Pap took the bottle, removed the cork; then his hand drooped limply, his head dropped to one side, and the precious fluid was pouring out upon the pallet.

“Hey, dar!” Little Bit shrieked, rescuing the liquid from total loss and kicking Pap into consciousness. “Git up an’ drink dis med’cine!”

Pap swallowed the contents of the bottle, then asked:

“Whut time is it, Little Bit?”

“It’s mighty nigh night.”

“Whut day is dis?”

“It’s jes’ de same day whut it’s been since mawnin’,” Little Bit informed him.

“Whut does you call it?” Pap howled impatiently.

“I calls it to-day,” Little Bit answered.

“Oh, lawdymussy!” Pap bawled. “Whut a fool!”

“Yes, suh, dat’s right!” Little Bit agreed innocently. “You shore is been a whopper!”

Then the medicine which Skeeter prescribed began to take effect, and Pap Curtain felt the revival of his faculties and his strength. He staggered to his feet, stumbled out of the rear door, and disappeared. He went straight to the home of Sugar Sibley, and found Sugar in the wildest hysterics.

Weepingly she told him the tale of her gains and of her great loss. Pap could sympathize with her, for on the day before he had experienced both himself.

Finally Pap said:

“Shut up, Sugar. You done lamented a plenty. Dem niggers whut stole dat money is gone out to de old fish-camp to ’vide it up. Ef you rides out dar right now, you kin ketch ’em at it!”

Twenty minutes later Sugar Sibley stopped Doodle-Bug behind a thicket at the old fishing camp on the Dorforche Bayou, and peered over the top of the bushes where she could hear masculine voices in hot debate.

In fact, it had been a day of such frenzied finance for the five negroes that an expert accountant could not have told what would be an equitable division of their spoils. So the thieves had fallen out, and their voices were raised to high pitch.

What Sugar saw filled her heart with hope and gladness.

Skeeter Butts, with a pile of money lying between his knees, was sitting on the ground, four other negroes watching the count, stopping at intervals to quarrel, but listening to the refrain of Skeeter as it crooned to the musical accompaniment of falling coins:

“A dollar fer me, a dollar fer Hitch, a dollar fer Mustard, a dollar fer Figger, an’ a dollar fer Prince!”

Their business was interrupted by a loud whoop.

A Tuckapoo mustang with a white face thrashed through the underbrush, and Sugar Sibley swept down upon them like an avenging fury, flourishing an immense pistol which cracked three times, the bullets kicking the dirt into the faces of the stooping men.

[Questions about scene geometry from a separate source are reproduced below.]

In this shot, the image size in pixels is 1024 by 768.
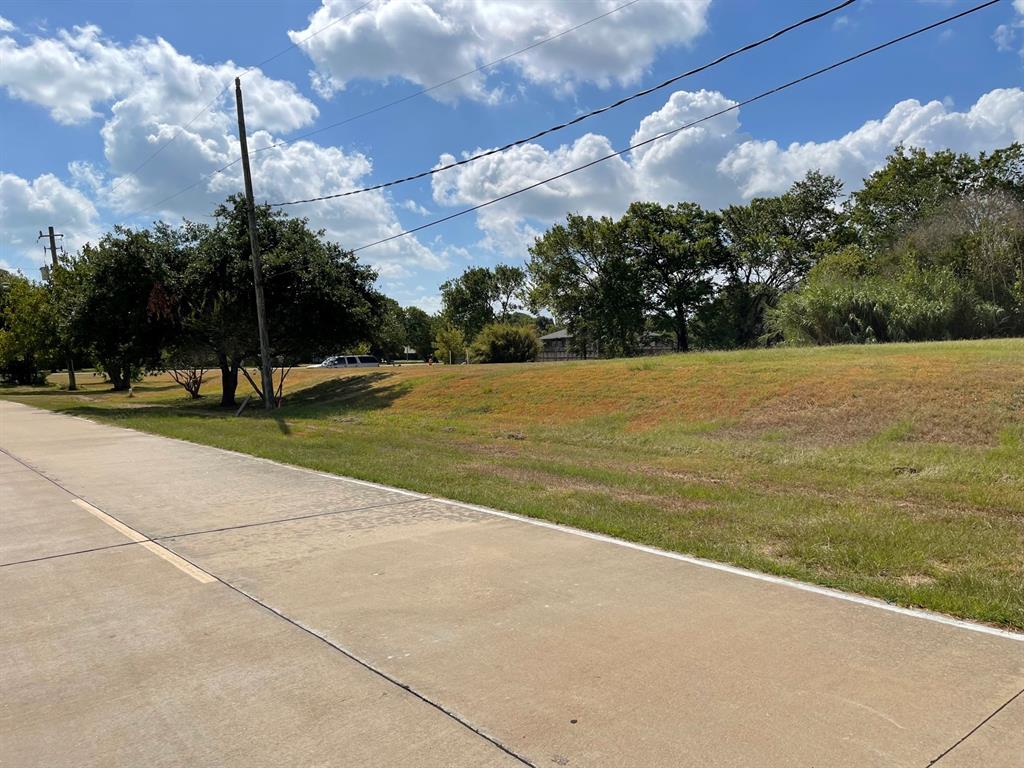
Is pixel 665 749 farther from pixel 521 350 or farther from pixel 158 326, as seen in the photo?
pixel 521 350

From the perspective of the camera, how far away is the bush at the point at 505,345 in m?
48.7

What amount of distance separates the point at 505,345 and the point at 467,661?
44.9 metres

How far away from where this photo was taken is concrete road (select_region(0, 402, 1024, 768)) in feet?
10.3

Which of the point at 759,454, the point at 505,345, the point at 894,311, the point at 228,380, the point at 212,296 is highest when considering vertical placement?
the point at 212,296

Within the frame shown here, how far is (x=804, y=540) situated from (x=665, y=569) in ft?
5.09

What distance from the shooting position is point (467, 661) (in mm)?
4008

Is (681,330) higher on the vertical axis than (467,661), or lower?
higher

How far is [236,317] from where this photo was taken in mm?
28391

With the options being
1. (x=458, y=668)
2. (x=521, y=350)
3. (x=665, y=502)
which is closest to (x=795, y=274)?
(x=521, y=350)

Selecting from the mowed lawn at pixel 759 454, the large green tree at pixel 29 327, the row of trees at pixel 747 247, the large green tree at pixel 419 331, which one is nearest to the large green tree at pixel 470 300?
the large green tree at pixel 419 331

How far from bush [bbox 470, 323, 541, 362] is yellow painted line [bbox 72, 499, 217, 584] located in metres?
40.2

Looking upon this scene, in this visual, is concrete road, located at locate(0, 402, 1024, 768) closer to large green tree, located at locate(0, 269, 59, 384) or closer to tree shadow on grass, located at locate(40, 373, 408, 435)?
tree shadow on grass, located at locate(40, 373, 408, 435)

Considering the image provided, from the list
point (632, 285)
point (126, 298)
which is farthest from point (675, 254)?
point (126, 298)

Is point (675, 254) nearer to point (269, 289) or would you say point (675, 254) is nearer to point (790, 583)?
point (269, 289)
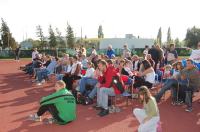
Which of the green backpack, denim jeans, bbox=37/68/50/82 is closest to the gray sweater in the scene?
the green backpack

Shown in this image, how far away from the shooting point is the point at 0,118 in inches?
311

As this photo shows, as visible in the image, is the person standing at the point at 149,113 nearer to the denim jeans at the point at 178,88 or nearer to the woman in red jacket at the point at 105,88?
the woman in red jacket at the point at 105,88

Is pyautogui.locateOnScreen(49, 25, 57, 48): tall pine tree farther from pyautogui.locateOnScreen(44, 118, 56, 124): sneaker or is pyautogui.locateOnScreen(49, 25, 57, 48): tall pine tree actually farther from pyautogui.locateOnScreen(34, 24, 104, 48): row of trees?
pyautogui.locateOnScreen(44, 118, 56, 124): sneaker

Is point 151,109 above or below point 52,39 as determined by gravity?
below

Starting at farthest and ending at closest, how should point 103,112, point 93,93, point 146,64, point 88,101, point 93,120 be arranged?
point 146,64, point 88,101, point 93,93, point 103,112, point 93,120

The five men, leaving their money untouched, got up and went away from the place with astonishing speed.

Sugar dismounted, crammed her money into her brown hand-satchel, jumped on the back of Doodle-Bug, and rode away.

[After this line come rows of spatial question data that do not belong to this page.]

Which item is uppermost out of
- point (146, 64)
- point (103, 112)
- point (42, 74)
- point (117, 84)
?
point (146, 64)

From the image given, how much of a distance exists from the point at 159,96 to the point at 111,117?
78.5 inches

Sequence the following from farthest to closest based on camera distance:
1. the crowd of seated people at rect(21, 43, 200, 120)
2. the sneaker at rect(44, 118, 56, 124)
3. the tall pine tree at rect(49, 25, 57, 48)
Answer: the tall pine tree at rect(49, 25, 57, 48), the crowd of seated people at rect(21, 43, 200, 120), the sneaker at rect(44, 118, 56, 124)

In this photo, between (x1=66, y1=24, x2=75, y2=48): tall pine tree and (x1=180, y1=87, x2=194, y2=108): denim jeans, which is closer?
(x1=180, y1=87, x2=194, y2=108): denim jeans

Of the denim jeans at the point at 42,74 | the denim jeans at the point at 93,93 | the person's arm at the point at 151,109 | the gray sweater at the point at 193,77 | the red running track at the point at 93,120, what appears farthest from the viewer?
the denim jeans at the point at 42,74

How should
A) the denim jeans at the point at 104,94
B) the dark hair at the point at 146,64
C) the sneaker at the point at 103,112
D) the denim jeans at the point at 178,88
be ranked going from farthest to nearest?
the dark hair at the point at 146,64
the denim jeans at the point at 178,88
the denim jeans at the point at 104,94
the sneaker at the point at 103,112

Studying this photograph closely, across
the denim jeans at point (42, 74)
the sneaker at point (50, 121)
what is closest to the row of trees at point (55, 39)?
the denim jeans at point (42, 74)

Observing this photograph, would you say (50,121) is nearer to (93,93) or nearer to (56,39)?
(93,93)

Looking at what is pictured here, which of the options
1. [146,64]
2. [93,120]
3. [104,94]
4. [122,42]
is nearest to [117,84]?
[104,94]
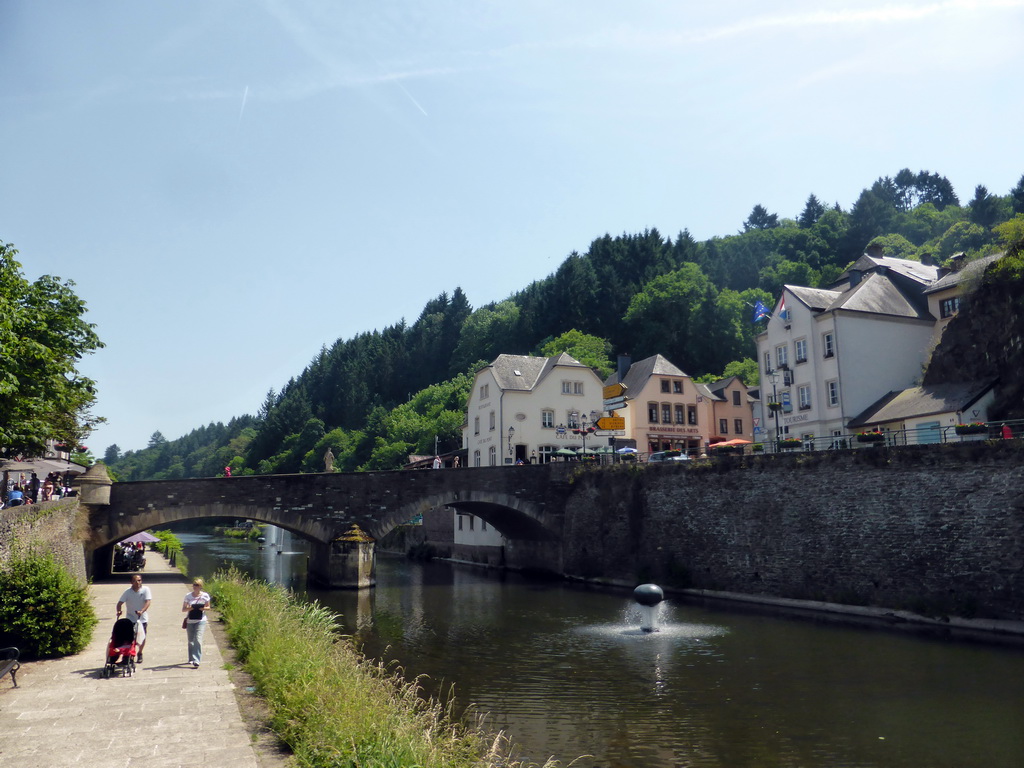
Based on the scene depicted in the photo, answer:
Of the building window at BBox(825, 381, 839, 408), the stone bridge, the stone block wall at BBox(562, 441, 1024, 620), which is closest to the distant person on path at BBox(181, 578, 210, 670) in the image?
the stone block wall at BBox(562, 441, 1024, 620)

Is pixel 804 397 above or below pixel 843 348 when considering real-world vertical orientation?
below

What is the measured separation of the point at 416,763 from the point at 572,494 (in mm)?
36313


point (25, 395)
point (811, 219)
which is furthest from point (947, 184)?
point (25, 395)

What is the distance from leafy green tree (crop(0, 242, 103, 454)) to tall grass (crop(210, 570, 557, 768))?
955 cm

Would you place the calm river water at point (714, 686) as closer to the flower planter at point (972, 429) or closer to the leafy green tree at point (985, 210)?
the flower planter at point (972, 429)

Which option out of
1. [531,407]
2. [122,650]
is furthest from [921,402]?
[122,650]

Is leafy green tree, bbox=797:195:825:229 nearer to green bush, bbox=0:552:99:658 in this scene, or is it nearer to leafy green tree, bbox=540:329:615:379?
leafy green tree, bbox=540:329:615:379

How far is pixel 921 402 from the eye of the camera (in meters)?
38.2

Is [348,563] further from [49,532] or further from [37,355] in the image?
[37,355]

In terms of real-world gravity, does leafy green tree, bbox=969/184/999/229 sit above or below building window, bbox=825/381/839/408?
above

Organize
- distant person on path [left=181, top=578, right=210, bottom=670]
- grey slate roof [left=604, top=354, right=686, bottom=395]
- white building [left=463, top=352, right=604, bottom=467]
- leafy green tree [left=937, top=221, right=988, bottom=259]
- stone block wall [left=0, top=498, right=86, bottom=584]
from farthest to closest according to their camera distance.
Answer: leafy green tree [left=937, top=221, right=988, bottom=259]
grey slate roof [left=604, top=354, right=686, bottom=395]
white building [left=463, top=352, right=604, bottom=467]
stone block wall [left=0, top=498, right=86, bottom=584]
distant person on path [left=181, top=578, right=210, bottom=670]

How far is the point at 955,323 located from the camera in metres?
38.9

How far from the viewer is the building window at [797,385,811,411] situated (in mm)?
44688

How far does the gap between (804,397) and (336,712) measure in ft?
135
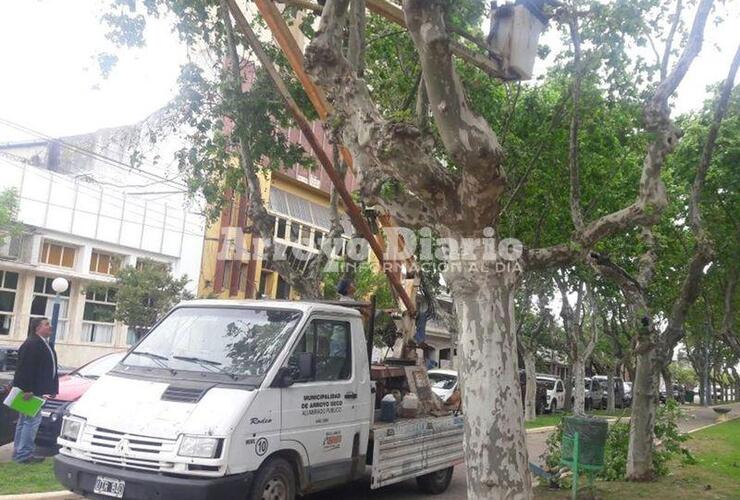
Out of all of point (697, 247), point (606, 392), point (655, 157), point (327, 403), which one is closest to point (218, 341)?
point (327, 403)

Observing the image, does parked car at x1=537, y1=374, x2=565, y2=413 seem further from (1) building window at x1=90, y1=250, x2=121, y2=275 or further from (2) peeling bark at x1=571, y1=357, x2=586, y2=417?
(1) building window at x1=90, y1=250, x2=121, y2=275

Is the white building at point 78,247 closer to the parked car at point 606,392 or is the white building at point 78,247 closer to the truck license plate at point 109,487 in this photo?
the truck license plate at point 109,487

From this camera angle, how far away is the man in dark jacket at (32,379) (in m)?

An hour later, as the five weary, disconsolate men trailed back to town, they noticed in front of Pap Curtain’s cabin a Tuckapoo mustang with a white face.

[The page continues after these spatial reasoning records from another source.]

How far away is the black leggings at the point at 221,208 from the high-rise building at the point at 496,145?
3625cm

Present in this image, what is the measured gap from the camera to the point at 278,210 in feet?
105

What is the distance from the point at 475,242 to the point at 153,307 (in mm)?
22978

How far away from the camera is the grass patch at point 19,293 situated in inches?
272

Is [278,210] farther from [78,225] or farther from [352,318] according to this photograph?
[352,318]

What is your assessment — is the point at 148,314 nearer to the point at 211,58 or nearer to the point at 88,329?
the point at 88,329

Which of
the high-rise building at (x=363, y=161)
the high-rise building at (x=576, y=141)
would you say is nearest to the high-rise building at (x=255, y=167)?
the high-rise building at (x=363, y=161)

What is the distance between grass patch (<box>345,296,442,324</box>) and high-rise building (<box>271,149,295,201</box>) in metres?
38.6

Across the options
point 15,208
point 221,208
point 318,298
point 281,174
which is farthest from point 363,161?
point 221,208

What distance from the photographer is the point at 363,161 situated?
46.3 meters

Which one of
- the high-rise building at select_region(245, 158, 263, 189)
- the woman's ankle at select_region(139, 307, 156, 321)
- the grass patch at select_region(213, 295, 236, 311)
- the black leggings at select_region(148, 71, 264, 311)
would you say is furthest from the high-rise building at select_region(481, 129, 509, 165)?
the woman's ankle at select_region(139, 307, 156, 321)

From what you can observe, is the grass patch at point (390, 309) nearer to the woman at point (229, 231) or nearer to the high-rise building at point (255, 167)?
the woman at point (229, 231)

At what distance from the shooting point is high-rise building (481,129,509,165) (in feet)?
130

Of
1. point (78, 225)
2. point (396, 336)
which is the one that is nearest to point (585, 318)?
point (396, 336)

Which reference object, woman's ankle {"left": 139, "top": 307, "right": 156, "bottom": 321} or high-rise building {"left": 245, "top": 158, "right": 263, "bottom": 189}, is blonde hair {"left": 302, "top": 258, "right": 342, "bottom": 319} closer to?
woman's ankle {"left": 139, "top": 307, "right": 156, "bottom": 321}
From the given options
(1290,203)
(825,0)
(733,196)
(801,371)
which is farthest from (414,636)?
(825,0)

Pap sat upon the porch, his mouth filled with chewing-tobacco and his heart filled with vast content.

Skeeter Butts spoke. “Pap is you saw anything of Sugar Sibley?”

“Suttinly,” Pap answered. “She’s layin’ in my cabin on de bed, takin’ a little nap.”

“You ain’t married to her, is you?” Skeeter asked after a moment of meditation.

“Who? Me?” Pap Curtain roared. “Naw! Sugar is my gal! _I’m her daddy!_ Don’t you remember my gal, Skeeter? Dey used to call her Sweet befo’ her maw lef’ me an’ went down to Baton Rouge.”

Skeeter did not answer, and the gloomy procession moved on. Finally Skeeter Butts mumbled:

“Yes, I remembers dat gal when she warn’t more’n hawn-high to a billy-goat. But I’s had expe’unce dis day dat eve’thing ain’t sweet whut’s called Sugar!”

Every Pose a Picture

I

AN ALL-COON CAST

Mr. Shirley Rouke was one of the first-born sons of the silent drama.

The first moving picture ever thrown upon a screen in the city of New Orleans was projected by the capable hand of this red-headed Irishman.

In the famous resort known as West End, on Lake Pontchartrain, half of the inhabitants of the Crescent City assembled to watch the revelation of a two-hundred foot film which showed a man walking down the street, a dog trotting across the street and a horse and buggy going up the street!

Thrilled by this vision, the people roared their applause until the porpoises sporting far out in the lake dived for deep water.